Manufacturers of scented products, including candles or plug-in air freshener are not required to disclose all ingredients in the United States and European Union. Uhde and colleagues demonstrated that even more than 90% of substances were not declared because of insufficient industry supervision (56). The Federal Drug Administration and the European Medicines Agency do not have the authority and resources to evaluate the presence of dangerous ingredients in all scented products available on the market. Gas chromatography-mass spectrometry is the only method which can determine the chemical composition (57). In many cases scented candles are released on the market based on the producer's declaration that the particular product was made in compliance with required standards that are formulated. Moreover, no law exists that would oblige manufacturers to prove the safety of their product. As a consequence chemical substances, potentially containing harmful compounds, are outside the jurisdiction of public health institutions.

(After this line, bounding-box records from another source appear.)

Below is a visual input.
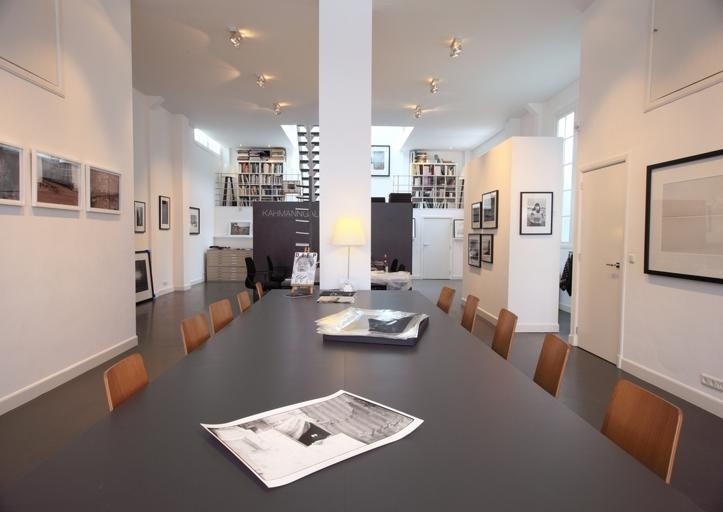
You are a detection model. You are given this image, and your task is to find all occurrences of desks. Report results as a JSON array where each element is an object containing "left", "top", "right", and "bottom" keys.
[{"left": 1, "top": 292, "right": 702, "bottom": 512}]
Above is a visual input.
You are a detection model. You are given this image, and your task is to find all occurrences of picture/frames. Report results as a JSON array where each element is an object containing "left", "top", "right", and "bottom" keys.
[
  {"left": 412, "top": 218, "right": 417, "bottom": 241},
  {"left": 1, "top": 142, "right": 123, "bottom": 214},
  {"left": 452, "top": 190, "right": 499, "bottom": 267},
  {"left": 290, "top": 252, "right": 317, "bottom": 286},
  {"left": 134, "top": 195, "right": 200, "bottom": 304},
  {"left": 646, "top": 149, "right": 723, "bottom": 285},
  {"left": 371, "top": 145, "right": 390, "bottom": 177},
  {"left": 229, "top": 220, "right": 253, "bottom": 237},
  {"left": 409, "top": 150, "right": 464, "bottom": 208},
  {"left": 519, "top": 191, "right": 553, "bottom": 235}
]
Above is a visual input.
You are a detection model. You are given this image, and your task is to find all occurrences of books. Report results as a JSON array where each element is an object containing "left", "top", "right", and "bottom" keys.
[
  {"left": 411, "top": 150, "right": 458, "bottom": 209},
  {"left": 237, "top": 147, "right": 287, "bottom": 206}
]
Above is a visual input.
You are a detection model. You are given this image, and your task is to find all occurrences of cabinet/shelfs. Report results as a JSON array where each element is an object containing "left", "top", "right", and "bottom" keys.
[{"left": 229, "top": 146, "right": 287, "bottom": 206}]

Identification of as many possible bladder cancer risk factors is crucial for public health as the incidence of newly diagnosed cases each year is gradually rising. Scented candles are a heterogenic group of products which are the source of indoor pollution. In this situation, public awareness of the potential relationship between substances emitted by scented candles and bladder cancer is an essential step for better prevention. Considering this risk, it might be wise to introduce easy to comply with preventive measures. Accordingly, the room should be ventilated after using scented candles to eliminate the accumulated chemical substances generated during burning. We should pay attention to the quality of the scented candles used and try to avoid ones of poor quality made from paraffin or artificial substances. New regulations of labeling and packaging are necessary, where manufacturers of scented candles would be required to provide a brief statement or pictogram informing the consumer about indoor pollution risk and other related health problems. It is very important to draw the attention of consumers of these products to the importance of reading the labels, so that they can get a sense of the chemical composition of the product they are buying.
Disclosure of Potential Conflicts of Interest
T. Drewa has received speakers bureau honoraria from Astellas Pharma and Jansen. No potential conflicts of interest were disclosed by the other authors.